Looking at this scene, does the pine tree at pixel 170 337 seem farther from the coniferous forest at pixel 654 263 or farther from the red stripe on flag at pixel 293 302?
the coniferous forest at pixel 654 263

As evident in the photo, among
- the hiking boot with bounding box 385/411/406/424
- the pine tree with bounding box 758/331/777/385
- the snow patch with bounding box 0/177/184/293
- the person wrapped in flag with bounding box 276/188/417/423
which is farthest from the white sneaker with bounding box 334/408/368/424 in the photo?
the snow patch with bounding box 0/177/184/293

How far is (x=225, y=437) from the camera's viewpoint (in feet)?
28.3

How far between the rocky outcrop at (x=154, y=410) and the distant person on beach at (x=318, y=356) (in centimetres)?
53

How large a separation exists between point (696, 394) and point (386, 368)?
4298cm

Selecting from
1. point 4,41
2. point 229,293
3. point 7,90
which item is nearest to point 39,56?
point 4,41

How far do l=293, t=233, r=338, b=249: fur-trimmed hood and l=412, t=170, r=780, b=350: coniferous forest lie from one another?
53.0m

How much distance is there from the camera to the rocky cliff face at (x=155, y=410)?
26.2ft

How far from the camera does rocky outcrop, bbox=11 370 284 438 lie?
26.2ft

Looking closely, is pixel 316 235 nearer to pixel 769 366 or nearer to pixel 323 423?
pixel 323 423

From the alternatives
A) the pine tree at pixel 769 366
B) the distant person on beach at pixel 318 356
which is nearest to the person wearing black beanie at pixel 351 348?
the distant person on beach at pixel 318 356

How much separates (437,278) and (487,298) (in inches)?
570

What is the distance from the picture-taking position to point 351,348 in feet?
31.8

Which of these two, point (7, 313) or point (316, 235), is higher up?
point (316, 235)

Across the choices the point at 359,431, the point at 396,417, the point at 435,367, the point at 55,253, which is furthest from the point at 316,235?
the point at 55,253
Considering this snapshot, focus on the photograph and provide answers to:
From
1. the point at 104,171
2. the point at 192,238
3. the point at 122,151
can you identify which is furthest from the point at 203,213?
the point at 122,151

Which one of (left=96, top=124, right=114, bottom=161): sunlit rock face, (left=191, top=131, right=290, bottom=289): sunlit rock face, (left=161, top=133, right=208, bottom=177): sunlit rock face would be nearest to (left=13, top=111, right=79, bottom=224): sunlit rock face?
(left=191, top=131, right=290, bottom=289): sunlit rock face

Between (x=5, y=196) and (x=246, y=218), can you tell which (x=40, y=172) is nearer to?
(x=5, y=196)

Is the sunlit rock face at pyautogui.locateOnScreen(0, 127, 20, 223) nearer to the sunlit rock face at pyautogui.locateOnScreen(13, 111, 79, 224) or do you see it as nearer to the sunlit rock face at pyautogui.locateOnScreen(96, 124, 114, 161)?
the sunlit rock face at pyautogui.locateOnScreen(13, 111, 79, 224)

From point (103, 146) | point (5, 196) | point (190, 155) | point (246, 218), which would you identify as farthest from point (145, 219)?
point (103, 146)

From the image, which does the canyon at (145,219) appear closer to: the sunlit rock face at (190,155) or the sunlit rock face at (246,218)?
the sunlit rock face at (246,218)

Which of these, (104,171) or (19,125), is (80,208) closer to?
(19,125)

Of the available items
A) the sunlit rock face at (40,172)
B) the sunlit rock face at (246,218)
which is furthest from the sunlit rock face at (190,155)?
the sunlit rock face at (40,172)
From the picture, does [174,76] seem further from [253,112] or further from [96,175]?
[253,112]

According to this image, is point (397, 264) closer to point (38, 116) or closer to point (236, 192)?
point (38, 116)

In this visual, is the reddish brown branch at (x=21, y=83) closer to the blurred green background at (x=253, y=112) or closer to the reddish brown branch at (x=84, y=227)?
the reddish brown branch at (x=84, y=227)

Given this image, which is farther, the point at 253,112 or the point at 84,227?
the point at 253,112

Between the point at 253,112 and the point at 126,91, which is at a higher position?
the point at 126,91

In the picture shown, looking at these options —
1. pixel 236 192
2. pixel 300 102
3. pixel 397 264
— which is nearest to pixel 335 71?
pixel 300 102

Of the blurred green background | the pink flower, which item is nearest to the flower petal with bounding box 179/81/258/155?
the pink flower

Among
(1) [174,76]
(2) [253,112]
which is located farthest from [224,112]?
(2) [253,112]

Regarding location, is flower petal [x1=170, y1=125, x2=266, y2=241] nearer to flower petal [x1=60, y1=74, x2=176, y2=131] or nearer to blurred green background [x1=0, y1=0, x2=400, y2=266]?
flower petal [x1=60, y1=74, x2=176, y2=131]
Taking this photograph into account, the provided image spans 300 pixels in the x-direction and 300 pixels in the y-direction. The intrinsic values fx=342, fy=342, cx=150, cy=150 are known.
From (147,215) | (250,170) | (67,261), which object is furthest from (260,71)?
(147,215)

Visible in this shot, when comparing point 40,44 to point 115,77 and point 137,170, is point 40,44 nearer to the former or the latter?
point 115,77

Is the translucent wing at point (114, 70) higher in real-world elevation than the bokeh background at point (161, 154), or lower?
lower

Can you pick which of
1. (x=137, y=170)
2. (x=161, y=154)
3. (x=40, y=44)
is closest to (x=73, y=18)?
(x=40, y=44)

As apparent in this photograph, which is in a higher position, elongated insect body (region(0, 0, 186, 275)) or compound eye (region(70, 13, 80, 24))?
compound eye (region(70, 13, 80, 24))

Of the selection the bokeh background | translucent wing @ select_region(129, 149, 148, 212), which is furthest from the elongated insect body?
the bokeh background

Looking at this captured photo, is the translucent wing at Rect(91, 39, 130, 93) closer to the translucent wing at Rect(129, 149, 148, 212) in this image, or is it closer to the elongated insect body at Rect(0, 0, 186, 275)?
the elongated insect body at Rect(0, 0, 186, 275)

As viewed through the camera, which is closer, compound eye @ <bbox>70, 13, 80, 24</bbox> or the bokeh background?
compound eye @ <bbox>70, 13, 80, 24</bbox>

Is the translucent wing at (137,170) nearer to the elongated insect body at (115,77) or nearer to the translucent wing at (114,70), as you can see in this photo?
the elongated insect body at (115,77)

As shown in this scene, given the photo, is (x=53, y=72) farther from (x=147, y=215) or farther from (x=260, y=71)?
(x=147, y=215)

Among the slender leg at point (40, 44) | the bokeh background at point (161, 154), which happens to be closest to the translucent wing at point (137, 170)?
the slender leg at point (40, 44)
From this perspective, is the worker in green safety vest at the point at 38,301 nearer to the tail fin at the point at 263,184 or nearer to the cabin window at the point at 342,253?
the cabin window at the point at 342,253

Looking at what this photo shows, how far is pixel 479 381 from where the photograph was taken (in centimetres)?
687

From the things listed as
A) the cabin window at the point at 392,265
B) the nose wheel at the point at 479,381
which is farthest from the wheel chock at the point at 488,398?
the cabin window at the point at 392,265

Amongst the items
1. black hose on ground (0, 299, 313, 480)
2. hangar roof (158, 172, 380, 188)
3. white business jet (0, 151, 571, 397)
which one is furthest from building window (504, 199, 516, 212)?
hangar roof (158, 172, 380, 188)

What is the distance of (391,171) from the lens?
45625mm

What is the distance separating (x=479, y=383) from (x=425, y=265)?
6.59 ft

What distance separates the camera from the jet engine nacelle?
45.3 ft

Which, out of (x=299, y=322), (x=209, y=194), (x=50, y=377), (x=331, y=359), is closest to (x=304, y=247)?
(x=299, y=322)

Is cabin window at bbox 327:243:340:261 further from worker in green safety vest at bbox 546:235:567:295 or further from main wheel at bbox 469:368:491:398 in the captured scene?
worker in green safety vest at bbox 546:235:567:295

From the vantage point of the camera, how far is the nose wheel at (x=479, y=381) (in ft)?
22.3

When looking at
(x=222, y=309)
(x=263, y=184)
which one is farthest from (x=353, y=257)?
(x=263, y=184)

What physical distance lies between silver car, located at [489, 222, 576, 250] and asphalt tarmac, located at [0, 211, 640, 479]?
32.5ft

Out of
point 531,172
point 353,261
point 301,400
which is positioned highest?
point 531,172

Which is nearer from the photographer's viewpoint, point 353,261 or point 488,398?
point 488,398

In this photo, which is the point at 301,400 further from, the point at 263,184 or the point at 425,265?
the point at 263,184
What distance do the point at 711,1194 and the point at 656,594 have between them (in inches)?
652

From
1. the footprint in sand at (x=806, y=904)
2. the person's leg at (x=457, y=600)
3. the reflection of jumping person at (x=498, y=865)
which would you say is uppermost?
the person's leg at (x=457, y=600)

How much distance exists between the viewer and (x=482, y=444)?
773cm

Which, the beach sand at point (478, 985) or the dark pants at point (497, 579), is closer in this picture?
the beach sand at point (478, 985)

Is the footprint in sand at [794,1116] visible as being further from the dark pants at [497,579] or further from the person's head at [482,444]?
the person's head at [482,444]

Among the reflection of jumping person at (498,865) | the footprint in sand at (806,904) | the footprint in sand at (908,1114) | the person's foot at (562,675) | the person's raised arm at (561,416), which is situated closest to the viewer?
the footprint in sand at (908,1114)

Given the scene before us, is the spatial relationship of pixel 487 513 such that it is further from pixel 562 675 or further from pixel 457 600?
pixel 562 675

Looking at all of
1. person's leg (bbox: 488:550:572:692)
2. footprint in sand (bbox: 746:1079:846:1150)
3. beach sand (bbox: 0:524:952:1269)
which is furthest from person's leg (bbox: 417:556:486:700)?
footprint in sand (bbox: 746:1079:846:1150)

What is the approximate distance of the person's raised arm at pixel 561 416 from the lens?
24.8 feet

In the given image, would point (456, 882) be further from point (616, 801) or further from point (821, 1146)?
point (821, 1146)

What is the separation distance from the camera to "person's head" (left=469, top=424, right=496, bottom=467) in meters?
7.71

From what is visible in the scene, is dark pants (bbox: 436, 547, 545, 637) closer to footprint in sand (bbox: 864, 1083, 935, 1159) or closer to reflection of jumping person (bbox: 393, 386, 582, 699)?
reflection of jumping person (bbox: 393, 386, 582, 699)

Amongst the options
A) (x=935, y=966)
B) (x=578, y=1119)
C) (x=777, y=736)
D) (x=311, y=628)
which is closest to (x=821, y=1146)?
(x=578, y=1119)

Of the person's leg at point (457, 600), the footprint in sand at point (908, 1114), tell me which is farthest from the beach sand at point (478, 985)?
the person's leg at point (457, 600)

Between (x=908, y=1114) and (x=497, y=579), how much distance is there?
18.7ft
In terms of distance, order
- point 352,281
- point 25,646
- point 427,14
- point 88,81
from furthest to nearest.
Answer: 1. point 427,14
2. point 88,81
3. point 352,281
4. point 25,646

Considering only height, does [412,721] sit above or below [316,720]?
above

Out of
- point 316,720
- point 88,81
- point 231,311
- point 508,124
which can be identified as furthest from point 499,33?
= = = = =
◆ Exercise instructions:
Lay out the part above that opens with the line containing "From what is" and closes with the line containing "4. point 25,646" as a numbered list, one line per entry and blank lines left out.

◆ Answer to this exercise:
1. From what is visible in the scene, is dark pants (bbox: 436, 547, 545, 637) closer to footprint in sand (bbox: 864, 1083, 935, 1159) or closer to reflection of jumping person (bbox: 393, 386, 582, 699)?
2. reflection of jumping person (bbox: 393, 386, 582, 699)
3. Amongst the options
4. A) (x=935, y=966)
5. B) (x=578, y=1119)
6. C) (x=777, y=736)
7. D) (x=311, y=628)
8. which is closest to (x=821, y=1146)?
9. (x=578, y=1119)
10. Of the person's leg at point (457, 600), the footprint in sand at point (908, 1114), tell me which is farthest from the beach sand at point (478, 985)?
11. the person's leg at point (457, 600)
12. Between (x=908, y=1114) and (x=497, y=579), how much distance is there?
13. 18.7ft
14. In terms of distance, order
15. - point 352,281
16. - point 25,646
17. - point 427,14
18. - point 88,81
19. from furthest to nearest.
20. Answer: 1. point 427,14
21. 2. point 88,81
22. 3. point 352,281
23. 4. point 25,646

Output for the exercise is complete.